What is a spendthrift trust? The Nebraska Supreme Court says it is a trust that restrains both a voluntary or involuntary transfer of a beneficiary’s interest. That means that the beneficiary can’t sell it or give it away nor can his creditors or predators reach it.
One thing to appreciate about trusts is that a court will enforce the provisions of that document according to your written wishes. Your survivors and beneficiaries can’t change the terms of a trust if the proposed change violates a material purpose of the trust. If the purposes of the trust are lawful, not contrary to public policy and are for the benefit of the its beneficiaries, a court will enforce the language of the trust.
In a recent Nebraska case, Mom and Dad had a revocable trust. Dad died first. Upon his death, an irrevocable trust was created for Dad’s half of the real estate. Dad’s irrevocable trust named his two children as beneficiaries but the real estate was held in a spendthrift trust.
Two years after Dad’s death, Mom and the two children reached a written settlement agreement which changed the trust. It was no longer a spendthrift trust. The children would own the real estate outright. And the son would get more real estate than his sister.
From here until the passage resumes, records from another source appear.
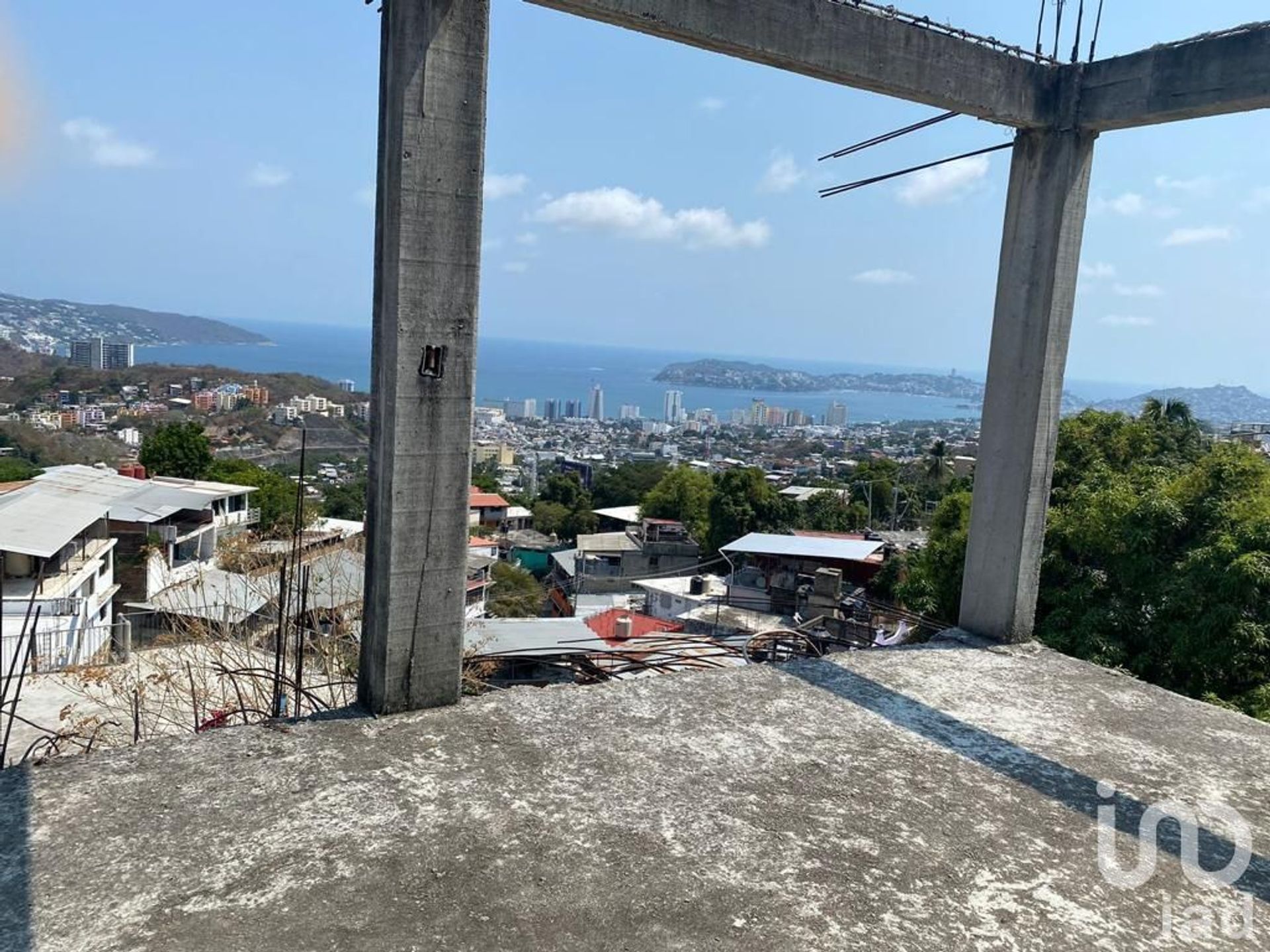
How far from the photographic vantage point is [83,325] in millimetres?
82375

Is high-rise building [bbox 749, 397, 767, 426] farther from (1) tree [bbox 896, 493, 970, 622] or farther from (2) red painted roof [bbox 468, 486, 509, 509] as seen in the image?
(1) tree [bbox 896, 493, 970, 622]

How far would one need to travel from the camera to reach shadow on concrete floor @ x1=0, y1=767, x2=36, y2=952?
2061 mm

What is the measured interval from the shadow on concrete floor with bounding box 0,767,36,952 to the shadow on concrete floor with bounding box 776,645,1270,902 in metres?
3.08

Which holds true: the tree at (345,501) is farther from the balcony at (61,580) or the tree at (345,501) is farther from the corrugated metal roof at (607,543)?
the corrugated metal roof at (607,543)

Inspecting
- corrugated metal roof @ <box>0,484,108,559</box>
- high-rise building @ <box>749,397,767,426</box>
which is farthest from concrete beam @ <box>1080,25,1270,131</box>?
high-rise building @ <box>749,397,767,426</box>

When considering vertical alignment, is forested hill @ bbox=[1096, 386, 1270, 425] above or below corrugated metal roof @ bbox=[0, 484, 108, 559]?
above

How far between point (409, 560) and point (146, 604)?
49.7 feet

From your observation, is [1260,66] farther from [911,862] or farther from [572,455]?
[572,455]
Later Mom changed her mind about the settlement agreement. Son went to court to enforce the settlement agreement. Both the county court and the Supreme Court held that the settlement agreement changed a material provision of Dad’s irrevocable trust. Dad’s written intent was enforced a decade after he passed despite what his children wanted.
As an aside on the topic of public policy, I’m aware of an unpublished Douglas County district court case that struck the provisions of a trust that violated public policy. The trust penalized the beneficiary for getting divorced.